My point?  This period changed the world forever.  The theological discussions and debates of the time altered how we viewed the interchange between religion and science.  It raised the question of every individual’s welfare and toward that, the responsibilities and obligations of the state and its leaders.  Who had authority over whom, and where in it we find faithful and common ground.  A concern not limited to the practices of the church, but also their implications for society at-large.  One such debate we still wrestle with is to find a balance between the rights of the individual with the overall welfare of everyone.  Underlying all of which is, Who decides these things are from where are such values derived?  Every individual?  Leaders?  The Church?  God?  In so many ways, the revolution in thought and life started by these Reformer 500 years ago, rages on!

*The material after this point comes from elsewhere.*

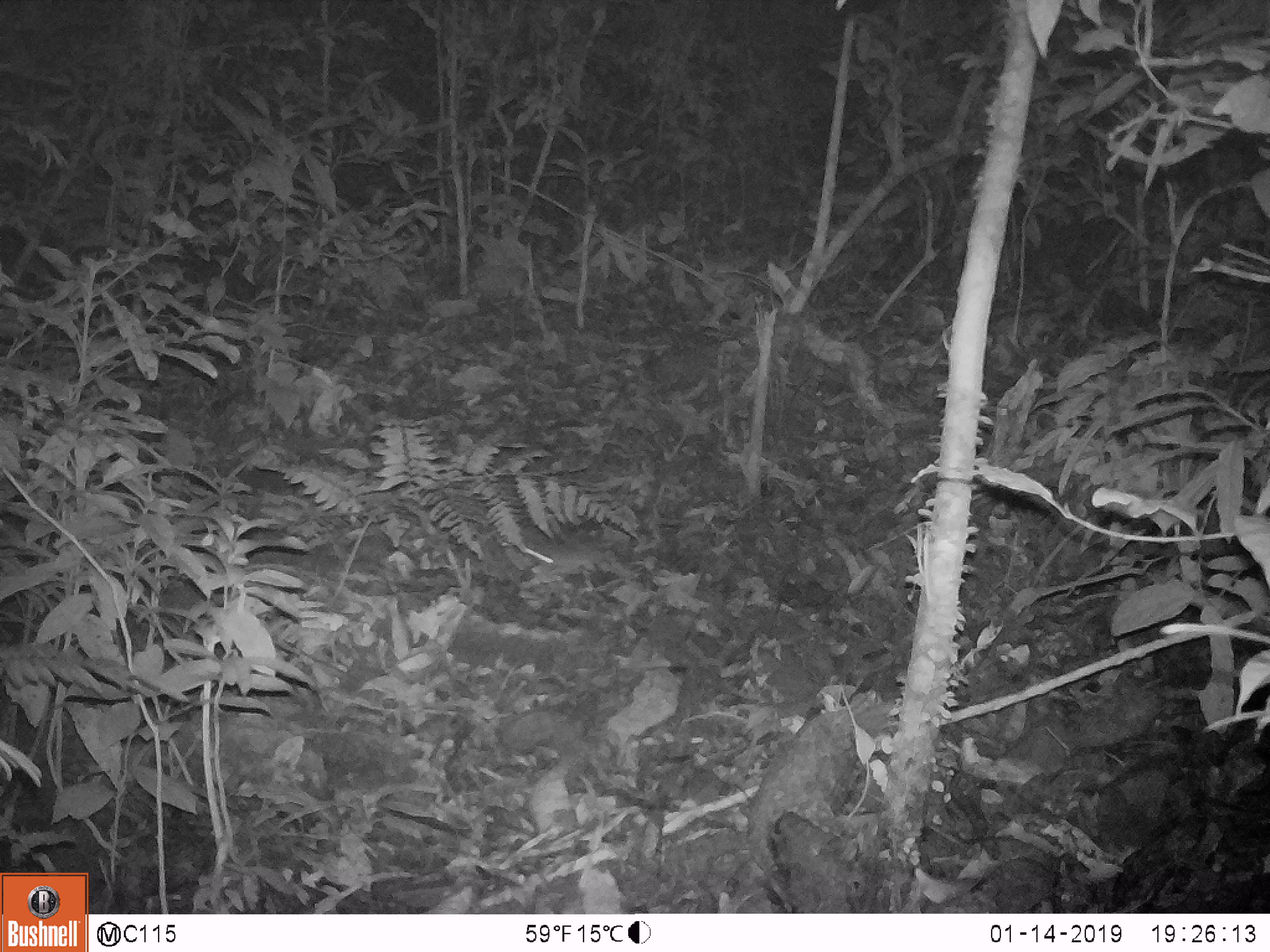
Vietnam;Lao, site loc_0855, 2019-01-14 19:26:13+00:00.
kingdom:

I thoroughly enjoyed our four week study on this subject over the past month.  I had not reviewed much about this church history since my seminary days.  But am glad that I did, as it reminded me of how needed the voice of the church still is for our world today.  Many didn’t like what Luther had to say, it was not merely challenging, but threatening.  Many died for the ideals Luther, along with the expanding number of Reformers sought to implement for the society of their day — not just the church?


It is my hope and challenge that as Christians we can continue in this rich tradition of debate and dialogue that seeks to better the well-being all today.  Not seeking victory over, but discussion with those in and out of our tradition who also seek to sincerely work for the good of all, even as we recognize that we may come from varied traditions and understandings of scripture.  It is my prayer, that the seeds of a Reformation planted 500 years ago, be more than a memory, but a also an inspiration for the Church today.  Such faithful action wasn’t easy then and it most certainly won’t be easy today.  


May we have the courage, as a faith community, that is willing to continue asking the hard questions, not for selfish gain or power, but in order to work toward shared solutions, through a sincere sharing of our faith.